When it comes to hunting prey, seal populations are healthy, stable, and readily available for polar bears to hunt–the accessibility is the problem. In fact, conditions and reproduction of ringed seals and barbed seals, which comprise almost 80% of polar bear diets, have either increased or remained stable since the 1970s (Rode et al., 2014). This helps demonstrate that seals are plentiful and not the problem, emphasizing the problem is sea ice.
The actual act of hunting is most prominent in the late spring, when fat, recently weaned and naive ringed seal pups are abundant. Polar bears reach their lightest weights of the year in late March, just before the birth of this cohort of seal pups. This suggests that it is the success of their hunting in spring and early summer that enables them to maximize the body reserves necessary for survival, reproduction, and nursing of cubs through the rest of the year (Stirling, Lunn, & Iacozza, 1999). Normally, summer months bring slight warming to the Arctic, causing the phenomenon known as “breakup”, which refers to the loss of all or almost all sea ice.

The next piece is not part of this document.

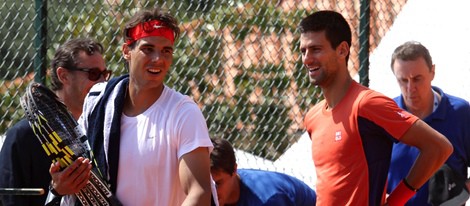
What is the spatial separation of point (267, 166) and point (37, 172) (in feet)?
8.77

During this time, all bears must depend on their stored fat resources while fasting on land until the freeze-up again in the fall (Rode 2011). Bears depend on the ice to refreeze each winter, allowing them access to the ice and therefore their hunting platforms. Studies show that the melting of sea ice is 2.5 weeks sooner than it was 30 years ago and polar bears are losing hunting time (Derocher, Lunn, & Stirling, 2004). Limited time to hunt means storing enough fat for the summer months becomes less and less achievable. It would be very much like going to your pantry everyday, only to find that one day you return and your shelving has raised itself higher and higher. Sooner or later, that shelving is completely out of reach, and you’ll find yourself with nothing but crumbs and the old bag of peanuts at the bottom.